Health insurance usually pays for most — but not all — of a medical service. If you pay for a percentage of a covered medical bill, then your payment is called coinsurance.
For example, if your health plan advertises 70% coinsurance, then your share of coinsurance is 30%. If you submit a $100 bill to that health plan, your plan would pay $70 and you’d pay $30.
Coinsurance can also mean the payment or the percentage of a bill that’s paid by your plan. But it’s different than paying a fixed dollar amount – that’s a copayment.
You’ll be able to see your coinsurance rate before you select a health plan. You can also check your coinsurance in health plan documents after you sign up.
Medical coinsurance is more common for expensive issues like surgeries or ER visits. Routine services like checkups will usually require a simple copayment instead.
Your coinsurance rate should be the same for most procedures, but it can vary based on which type of doctor or service you use.
Consider this coinsurance example.
|Payment Steps||Remaining Balance||Plan’s Payment||Melanie’s Payment|
|1. Bill Received||$2,000||–||–|
|2. Plan Pays 80% Coinsurance||$400||$1,600||–|
|3. Melanie Pays 20% Coinsurance||$0||$0||$400|
*This example assumes that Melanie has already reached her deductible, and is not near her out-of-pocket maximum. If Melanie hasn’t yet paid her deductible, she will first pay that deductible in full. Once Melanie reaches her out-of-pocket maximum, her health insurance will pay in full.
Here, Melanie receives a medical procedure which totaled $2,000. All her services came from her plan’s doctor network, so she’s using the full financial benefits of her plan.
Melanie’s health insurance has 80% coinsurance, so it covers $1,600 (80% of her final bill). Melanie is responsible for the remaining 20% of her bill ($400).*
Melanie will probably pay her medical provider directly, but she could be charged by her insurance company instead. She’ll usually pay after the procedure, unless it’s a smaller procedure with fixed costs.
Affordable Care Act plans (known as ACA or Obamacare) are the most common type of health plan you can get on your own. These plans are sorted by coinsurance level – called “metal levels” – and they provide a good guideline to typical coinsurance amounts:
- Bronze / Catastrophic: 60% of covered services paid by your plan
- Silver: 70%
- Gold: 80%
- Platinum: 90%
Silver is the most frequently available plan type, and the easiest to find. Platinum plans are actually somewhat hard to come by.
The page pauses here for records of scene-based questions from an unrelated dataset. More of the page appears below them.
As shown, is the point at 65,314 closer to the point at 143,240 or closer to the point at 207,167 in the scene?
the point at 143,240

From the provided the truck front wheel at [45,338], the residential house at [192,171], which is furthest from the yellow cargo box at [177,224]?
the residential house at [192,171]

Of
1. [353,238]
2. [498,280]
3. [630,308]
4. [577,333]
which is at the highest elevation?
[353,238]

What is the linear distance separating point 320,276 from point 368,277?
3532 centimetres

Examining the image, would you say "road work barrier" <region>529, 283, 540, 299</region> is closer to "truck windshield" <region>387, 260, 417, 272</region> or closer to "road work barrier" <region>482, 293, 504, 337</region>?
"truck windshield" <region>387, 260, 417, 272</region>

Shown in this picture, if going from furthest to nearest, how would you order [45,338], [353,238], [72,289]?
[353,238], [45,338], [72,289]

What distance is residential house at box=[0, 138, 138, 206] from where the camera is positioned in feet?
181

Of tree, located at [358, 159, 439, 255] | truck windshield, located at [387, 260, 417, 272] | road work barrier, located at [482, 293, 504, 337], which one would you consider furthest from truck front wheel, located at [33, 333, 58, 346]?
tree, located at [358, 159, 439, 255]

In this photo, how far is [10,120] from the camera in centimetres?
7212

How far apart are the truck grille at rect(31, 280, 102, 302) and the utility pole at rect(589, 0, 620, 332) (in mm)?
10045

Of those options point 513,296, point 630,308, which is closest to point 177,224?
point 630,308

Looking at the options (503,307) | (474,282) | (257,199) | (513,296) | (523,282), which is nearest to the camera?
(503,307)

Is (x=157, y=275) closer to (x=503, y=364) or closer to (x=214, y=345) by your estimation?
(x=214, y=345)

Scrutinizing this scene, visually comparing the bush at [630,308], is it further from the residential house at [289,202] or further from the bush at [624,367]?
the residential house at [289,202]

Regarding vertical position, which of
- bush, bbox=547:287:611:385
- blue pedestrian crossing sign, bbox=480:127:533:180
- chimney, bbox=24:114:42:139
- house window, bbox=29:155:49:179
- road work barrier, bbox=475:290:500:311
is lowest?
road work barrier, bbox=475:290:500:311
Coinsurance is a form of cost sharing. The less coinsurance you’re responsible for, the more expensive your monthly premiums will be.
Different Names for Coinsurance: Your coinsurance may be listed as a percentage (like 80%), or it may be written like “80/20” (80% paid by your insurer, 20% paid by you). In some cases, the numbers will be reversed. If you read “coinsurance 40% after deductible”, that document is focusing on your share of coinsurance. Your health plan will still pay 60%.
Finding and Calculating Your Coinsurance
You’ll need two things to calculate your coinsurance payment for a specific medical visit.
- Your coinsurance rate: Most documents about your insurance plan will list your coinsurance rate. Healthcare helpers like your plan’s phone line, your doctor’s office or a hospital chargemaster should also know your rate.
- Your final bill: You need to know the full price of a medical service to figure out the amount you’ll pay. Your coinsurance responsibility is simply a percentage of that amount.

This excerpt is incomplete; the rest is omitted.